The next year she taught an additional class at UH. At the same time, Stack’s career as an artist was burgeoning.

Since 1972, her work has consistently been part of national and international group exhibitions or shown as solo exhibitions. She was included in two exhibitions at the Guggenheim Museum and received two National Endowment for the Arts artists grants. Stack’s art has been reviewed in many national and international journals.

Additionally, Stack taught as a visiting professor in England in 1986 and at Yale University in 1991. Because of her accomplishments, in 1999 Stack was named a Moores Professor. In 2004-2005, Stack served as Director of the UH School of Art. Today, she teaches three classes, both graduate and undergraduate levels.

Stack considers herself a painter and a drawer – influenced by a teacher who once told her that she “had a good eye.” She also credits George Bunker, a former director of the UH School of Art, for being one of her biggest supporters.

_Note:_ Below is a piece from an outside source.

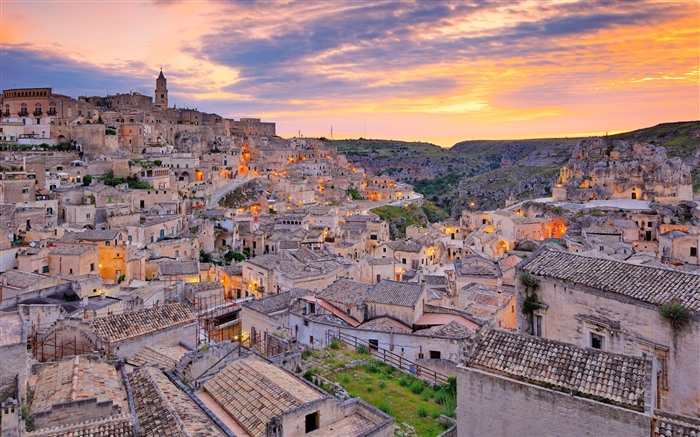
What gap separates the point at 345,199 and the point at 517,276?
60.8 meters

“Professor Stack has been integral to the success of the School of Art at every level, but nowhere more than in our graduate program, the Masters in Fine Arts,” said Dr. Rex Koontz, Director of the UH School of Art. “This year we celebrate our 35th annual MFA exhibition, and a key part of building the most important graduate art program in the city and the region has been Gael’s tireless work with students. Her career and work serve as a model for those students, many of whom go on to participate in Houston’s burgeoning art world.”

When Stack is preparing for an exhibition, she creates new artwork for each and every show. She has a studio in her home, and she has an iPod set to shuffle to set the mood. She listens to everything, from Bach to Bob Marley.

When she isn’t in her studio or in the classroom, Stack travels. Her favorite destination remains Paris. But wherever she goes, she, of course, visits the local art museums.